How holiday parks are harnessing play

27/6/18

How to create play spaces that keep visitors returning time and again.

Ben Harbottle, Sales Director at Timberplay gives holiday park operators a few tips for designing effective play areas.

All play areas are not created equally. There is a commonly held misconception that the more pieces of kit you have, the better the play area. As advocates of a holistic approach to children’s play, Timberplay believe there are many other considerations aside for Holiday Park owners to think about if they want to create play areas that promote social play, help boost visitor numbers and encourage repeat bookings.

Surfacing

Play surfacing can take a hefty chunk of the budget for any play area, but it can often deliver nothing in terms of play value. Wet pour and rubber mulch are often the go to surfaces as they are widely believed to be maintenance free and durable as well as satisfying the need to provide a safe and soft surface to prevent accidents. However, they are not as weather proof as they may seem, frost reduces the impact absorbency, wet weather can cause the surface to be slippy and they are also prone to developing mossy patches. Moreover, it only takes one determined child and a stick to compromise the integrity of the material enabling children to chip and kick away at the surface.
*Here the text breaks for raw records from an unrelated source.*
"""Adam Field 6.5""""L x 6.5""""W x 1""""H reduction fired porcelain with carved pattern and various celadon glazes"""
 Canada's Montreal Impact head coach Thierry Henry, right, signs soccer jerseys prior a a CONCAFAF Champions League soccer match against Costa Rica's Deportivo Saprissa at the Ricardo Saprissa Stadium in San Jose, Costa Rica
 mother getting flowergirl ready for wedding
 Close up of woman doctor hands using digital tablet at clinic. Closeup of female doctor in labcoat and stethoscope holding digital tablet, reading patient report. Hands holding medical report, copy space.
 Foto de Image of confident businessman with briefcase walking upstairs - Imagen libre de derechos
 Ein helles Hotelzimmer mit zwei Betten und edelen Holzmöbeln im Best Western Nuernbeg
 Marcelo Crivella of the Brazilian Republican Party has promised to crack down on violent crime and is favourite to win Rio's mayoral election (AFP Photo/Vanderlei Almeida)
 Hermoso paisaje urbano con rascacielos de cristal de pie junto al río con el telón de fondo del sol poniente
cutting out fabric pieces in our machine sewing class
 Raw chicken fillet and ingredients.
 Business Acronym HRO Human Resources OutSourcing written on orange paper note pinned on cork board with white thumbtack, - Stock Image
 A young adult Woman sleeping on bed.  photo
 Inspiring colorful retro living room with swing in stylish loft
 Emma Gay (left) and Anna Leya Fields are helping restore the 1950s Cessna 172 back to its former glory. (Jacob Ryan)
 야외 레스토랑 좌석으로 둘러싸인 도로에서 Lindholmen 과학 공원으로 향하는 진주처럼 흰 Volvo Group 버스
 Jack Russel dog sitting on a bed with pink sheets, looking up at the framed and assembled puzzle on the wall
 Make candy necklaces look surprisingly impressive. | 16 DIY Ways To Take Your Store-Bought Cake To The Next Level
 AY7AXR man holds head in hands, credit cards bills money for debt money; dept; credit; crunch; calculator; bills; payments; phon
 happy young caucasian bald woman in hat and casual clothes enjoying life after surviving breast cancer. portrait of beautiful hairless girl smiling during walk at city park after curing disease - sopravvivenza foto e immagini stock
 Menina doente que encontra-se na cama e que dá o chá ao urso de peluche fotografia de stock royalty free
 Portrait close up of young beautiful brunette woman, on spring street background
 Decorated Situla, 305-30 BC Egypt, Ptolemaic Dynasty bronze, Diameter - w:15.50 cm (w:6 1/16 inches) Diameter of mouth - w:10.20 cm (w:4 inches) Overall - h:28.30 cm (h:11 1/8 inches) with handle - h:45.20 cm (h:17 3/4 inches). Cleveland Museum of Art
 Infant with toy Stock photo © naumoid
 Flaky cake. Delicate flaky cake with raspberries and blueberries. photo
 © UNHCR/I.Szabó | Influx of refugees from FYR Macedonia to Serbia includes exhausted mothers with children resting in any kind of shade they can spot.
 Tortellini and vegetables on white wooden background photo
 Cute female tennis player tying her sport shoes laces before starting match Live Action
At Timberplay we always promote the use of loose fill surfacing, wood chip, pea gravel and sand being ideal. Not only do they fulfil the requirements for impact absorbency, they also deliver masses of play value. If you can get your surface to contribute to the play value within the site it will reduce the demand on the products. Sand, in particular, is an endlessly engaging playable resource, entertaining many children at any one time who naturally play together to dig and transport the sand. This is enhanced further if one of the playground products is a sand play piece, for example a Building Site, or Sand Transportation System. There is also the option of adding cost effective play resources, buckets, spaces or sieves.

The play value within sand will also increase manifold if the play area also includes an element of waterplay, this could be as small as a standard Playground Pump, or even a tap.

Of course sand will require some maintenance, some brushing up, and topping up at regular intervals, but we believe it is worth it for the undeniable play value it releases.

Landscaping

Playful landscaping not only goes to create a pleasant environment for play, but certain features present excellent opportunities for play. Mounds and tunnels are both features which delight children across a surprisingly wide age range. Some play spaces make very good use of logs and plank bridges which can span the mounds.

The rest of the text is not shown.